With network iron, the approach is not much different. We take the middling, we get good, suitable equipment for the task quite inexpensive. In the event of a switch failure, the second one works in parallel, and OSPF is configured on the servers, convergence is guaranteed.
Thus, we have a convenient, fault-tolerant and versatile system - a rack full of simple cheap servers, several switches. Next stand. And so on.
Simple, convenient and overall - very reliable.
Listen to the rules of conduct on board
We never wanted to come to the office, do work and get paid in money. The financial component is very important, but it does not replace the pleasure of a job well done. We have already written payment systems, including at previous places of work. And about what they do not want to do. But I didn’t want standard but proven solutions, I didn’t want a boring enterprise.
And we decided to pull the maximum fresh into the work. In the development of payment systems often limit new solutions, they say, why do you need a docker at all, let's go without him. And generally speaking. Nonsekurno. Prohibit.
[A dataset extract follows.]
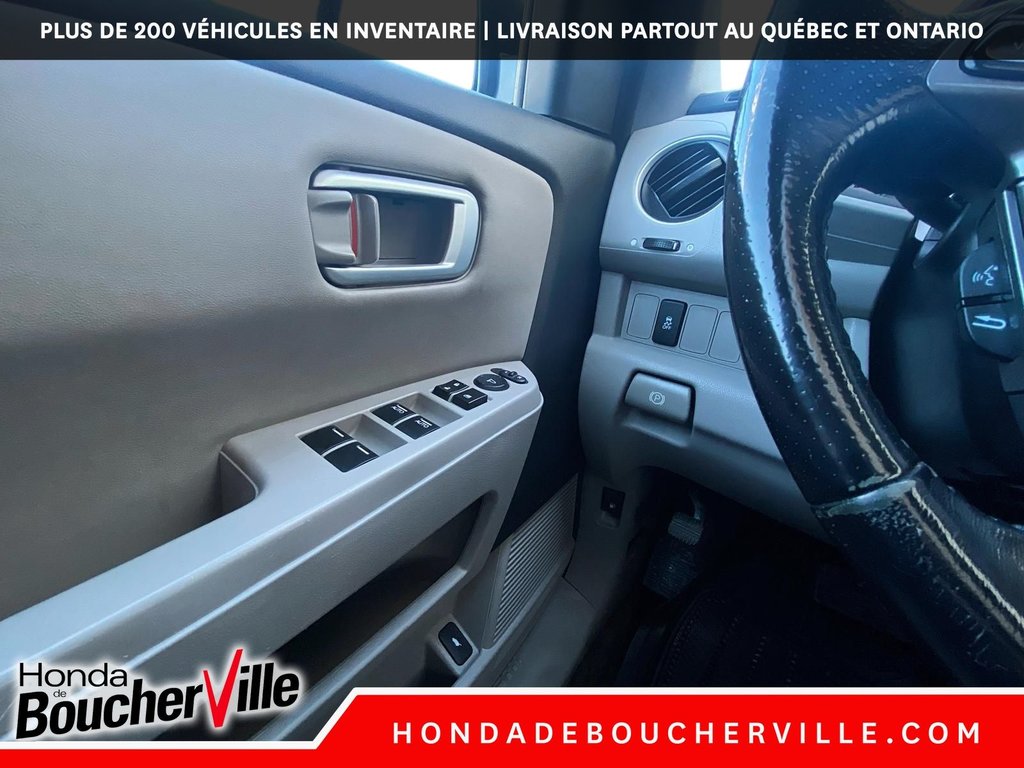 2013 Honda Pilot EX-L in Terrebonne, Quebec - 36 - w1024h768px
We decided not to prohibit anything, but on the contrary, to encourage everything new. So, in our production, Macroservice was built from a huge heap of applications in docker containers, managed through SaltStack , Riak clusters, Consul as a Service Discovery, the original implementation of query tracing in a distributed system and many other great technologies.
And all this is so secure that you can without any shame publish the Bugbounty program on hackerone.com .
Of course, the very first steps along this road turned out to be littered with an absolutely indecent amount of rakes. As we have run over them, we will definitely tell, also we will tell, for example, why we do not have a test environment, and all the processing can be deployed on a developer’s laptop simple
As well as a bunch of interesting things.
Thank you for choosing our airline!
PS: Original content! All photos in the post are scenes from the life of our office.